Prove that ##(A,B)## is a Dedekind cut.

- Relevant Equations
- There are some properties which a cut must have.

*A Dedekind cut is a pair ##(A,B)##, where ##A## and ##B## are both subsets of rationals. This pair has to satisfy the following properties*

*A is nonempty**B is nonempty**If ##a\in A## and ##c \lt a## then ##c \in A##**If ##b \in B## and ## c\gt b## then ##c \in B##**If ##b \not\in B## and ## a\lt b##, then ##a \in A##**If ##a \not\in A## and ##b \gt a##, then ##b \in B##**For each ##a \in A## there is some ## b \gt a ## so that ##b \in A##**For each ##b \in B## there is some ## a \lt b## so that ##a \in B##*

For the given cut, I tried to prove Property 5. Here is my attempt:

If ## b \not \in B## then we have:

**Case 1:**## b \leq 0##

Sub-Case (I): ##b=0##. If ##a \lt b \implies a \lt 0##, well then ##a \in A##.

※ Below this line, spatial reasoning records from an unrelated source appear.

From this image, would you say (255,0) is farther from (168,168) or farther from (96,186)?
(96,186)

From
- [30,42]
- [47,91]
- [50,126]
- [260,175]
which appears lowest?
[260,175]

Sub-Case (II): ##b \lt 0##. If ## a \lt b \implies b \lt 0##, again ## a \in A##

**Case 2:**## b^2 \leq 2##

Sub-Case (I): ##b^2 = 2##. If ## a \lt b implies a^2 \lt b^2 = 2##, well then ## a \in A##

Sub-Case (II): ## b^2 \lt 2##. If ## a \lt b \implies a^2 \lt b^2 \lt 2##, again ## a \in A##

That proves Property 5.

Am I right? I had a hard time in understanding why would ##b \not\in B## and ##b \not\in A## when all ## a## and ##b## in th properties listed above has to be rational numbers.